ExifTool Forum

ExifTool => Bug Reports / Feature Requests => Topic started by: blue-j on August 05, 2024, 02:45:07 PM

Title: XML Parsing
Post by: blue-j on August 05, 2024, 02:45:07 PM
I am always learning, and often wrong.  I'm curious if parsing XML-based metadata might be much easier if a DTD or XSD were provided for each supported namespace?  I see these:

    https://metacpan.org/dist/XML-Validator-Schema (https://metacpan.org/dist/XML-Validator-Schema)

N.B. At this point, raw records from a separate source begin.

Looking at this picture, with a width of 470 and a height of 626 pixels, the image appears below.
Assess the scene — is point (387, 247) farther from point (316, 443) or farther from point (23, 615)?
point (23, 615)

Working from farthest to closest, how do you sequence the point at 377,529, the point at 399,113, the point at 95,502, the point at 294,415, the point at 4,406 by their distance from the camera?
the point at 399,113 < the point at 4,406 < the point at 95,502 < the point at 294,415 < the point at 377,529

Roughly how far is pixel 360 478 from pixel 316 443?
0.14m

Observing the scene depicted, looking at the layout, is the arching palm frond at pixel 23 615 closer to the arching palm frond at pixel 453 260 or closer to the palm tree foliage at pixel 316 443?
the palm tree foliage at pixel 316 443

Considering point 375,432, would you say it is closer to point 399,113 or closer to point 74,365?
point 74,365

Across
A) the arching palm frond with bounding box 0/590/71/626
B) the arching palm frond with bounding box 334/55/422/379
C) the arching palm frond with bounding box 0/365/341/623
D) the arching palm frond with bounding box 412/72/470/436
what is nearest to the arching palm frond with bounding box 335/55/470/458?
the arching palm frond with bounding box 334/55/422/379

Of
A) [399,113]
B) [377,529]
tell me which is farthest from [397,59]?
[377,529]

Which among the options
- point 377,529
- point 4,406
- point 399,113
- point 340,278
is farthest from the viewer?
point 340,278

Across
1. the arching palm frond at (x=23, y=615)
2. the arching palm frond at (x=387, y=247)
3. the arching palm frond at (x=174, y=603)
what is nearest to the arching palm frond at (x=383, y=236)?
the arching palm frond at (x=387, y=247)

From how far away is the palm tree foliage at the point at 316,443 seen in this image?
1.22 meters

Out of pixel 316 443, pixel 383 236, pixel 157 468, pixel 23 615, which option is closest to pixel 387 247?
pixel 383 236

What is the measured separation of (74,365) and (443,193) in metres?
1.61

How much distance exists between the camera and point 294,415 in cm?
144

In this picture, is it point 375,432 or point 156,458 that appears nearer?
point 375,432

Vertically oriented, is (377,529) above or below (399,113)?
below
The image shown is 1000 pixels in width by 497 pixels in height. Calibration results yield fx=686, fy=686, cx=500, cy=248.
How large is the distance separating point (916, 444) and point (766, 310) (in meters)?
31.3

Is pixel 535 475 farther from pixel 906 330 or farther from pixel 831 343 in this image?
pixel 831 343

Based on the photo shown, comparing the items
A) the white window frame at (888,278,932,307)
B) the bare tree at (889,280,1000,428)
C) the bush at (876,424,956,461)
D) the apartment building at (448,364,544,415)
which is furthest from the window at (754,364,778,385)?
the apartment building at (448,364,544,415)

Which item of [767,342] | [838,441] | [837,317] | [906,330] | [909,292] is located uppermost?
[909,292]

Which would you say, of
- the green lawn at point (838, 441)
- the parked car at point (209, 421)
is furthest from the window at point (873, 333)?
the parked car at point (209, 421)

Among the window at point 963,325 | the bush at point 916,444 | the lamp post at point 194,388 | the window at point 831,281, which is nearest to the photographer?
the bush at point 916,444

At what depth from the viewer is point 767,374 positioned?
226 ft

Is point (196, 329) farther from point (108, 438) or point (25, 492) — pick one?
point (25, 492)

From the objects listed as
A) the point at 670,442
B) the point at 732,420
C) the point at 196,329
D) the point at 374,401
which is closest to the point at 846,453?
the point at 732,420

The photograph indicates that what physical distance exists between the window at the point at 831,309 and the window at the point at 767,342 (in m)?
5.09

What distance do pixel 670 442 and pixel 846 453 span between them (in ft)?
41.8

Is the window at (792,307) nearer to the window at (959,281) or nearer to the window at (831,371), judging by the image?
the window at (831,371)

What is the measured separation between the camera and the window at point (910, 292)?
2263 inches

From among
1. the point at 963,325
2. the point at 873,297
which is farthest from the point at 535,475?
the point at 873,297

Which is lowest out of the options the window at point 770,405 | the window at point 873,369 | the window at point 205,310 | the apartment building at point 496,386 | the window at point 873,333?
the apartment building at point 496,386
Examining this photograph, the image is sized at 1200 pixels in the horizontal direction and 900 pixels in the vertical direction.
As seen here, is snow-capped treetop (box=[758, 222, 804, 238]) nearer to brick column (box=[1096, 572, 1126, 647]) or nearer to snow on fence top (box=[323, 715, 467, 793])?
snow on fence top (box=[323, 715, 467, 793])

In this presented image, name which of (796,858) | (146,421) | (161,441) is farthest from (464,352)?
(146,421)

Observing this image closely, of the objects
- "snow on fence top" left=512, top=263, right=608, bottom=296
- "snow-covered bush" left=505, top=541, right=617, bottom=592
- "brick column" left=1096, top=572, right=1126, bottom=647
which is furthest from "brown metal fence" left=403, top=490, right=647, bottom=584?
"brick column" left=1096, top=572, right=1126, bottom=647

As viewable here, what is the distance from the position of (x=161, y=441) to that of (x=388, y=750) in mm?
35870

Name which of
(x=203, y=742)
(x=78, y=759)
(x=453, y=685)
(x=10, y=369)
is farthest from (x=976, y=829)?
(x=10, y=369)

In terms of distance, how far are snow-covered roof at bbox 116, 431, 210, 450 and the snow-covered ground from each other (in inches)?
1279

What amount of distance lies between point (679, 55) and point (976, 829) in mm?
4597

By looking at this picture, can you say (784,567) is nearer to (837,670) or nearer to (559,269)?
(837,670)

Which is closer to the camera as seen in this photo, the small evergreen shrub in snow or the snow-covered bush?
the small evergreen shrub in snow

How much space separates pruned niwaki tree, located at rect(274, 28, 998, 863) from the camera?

    https://metacpan.org/pod/XML::LibXML::Schema (https://metacpan.org/pod/XML::LibXML::Schema)

    https://xerces.apache.org/xerces-p/ (https://xerces.apache.org/xerces-p/)

From my amateur viewpoint, they look promising.  The only XML that gets recognized and parsed is that which has a schema document!  All others are ignored/unparsed.  Thoughts?

- J
Title: Re: XML Parsing
Post by: Phil Harvey on August 05, 2024, 08:06:35 PM
I haven't considered using XSD.  Most of the XML that ExifTool parses is proprietary anyway, so I would have to generate the XSD myself, and write the code to interpret the XML based on the XSD.  It just doesn't sound like much fun.

- Phil
Title: Re: XML Parsing
Post by: blue-j on August 07, 2024, 04:08:16 PM
Fair!  I have nothing but gratitude for your work.  : )

Upon more research, I've discovered there are a number of mature, respected utilities for converting multiple XML documents into a single XSD schema very quickly.  I'm installing a few now to test.  I don't have access to a Windows machine (macOS at home, Ubuntu on servers), but XMLSpy (https://www.altova.com/xmlspy-xml-editor) looks nice:

https://www.altova.com/blog/generating-a-schema-from-multiple-xml-instances/
https://www.altova.com/xmlspy-xml-editor

Not cheap though.  I'm currently testing Apache XMLBeans libraries (https://xmlbeans.apache.org/) first, and I see that Microsoft also has a very well-regarded tool (https://learn.microsoft.com/en-us/dotnet/standard/serialization/xml-schema-definition-tool-xsd-exe) that I've read can work with Mono on macOS.  Will keep you apprised!

- J


Title: Re: XML Parsing
Post by: blue-j on August 07, 2024, 05:56:11 PM
Wow.  OK.  so, i installed Apache Ant (https://ant.apache.org/) and insured i had JDK 1.8, then installed Apache XMLBeans (https://xmlbeans.apache.org/).  i then used the command line tool inst2xsd to assess a folder of XML documents and emit a schema.  (i am leaving out all the PATH party).  (i also installed Apache Log4j (https://logging.apache.org/log4j/2.x/) for logging, which is optional.)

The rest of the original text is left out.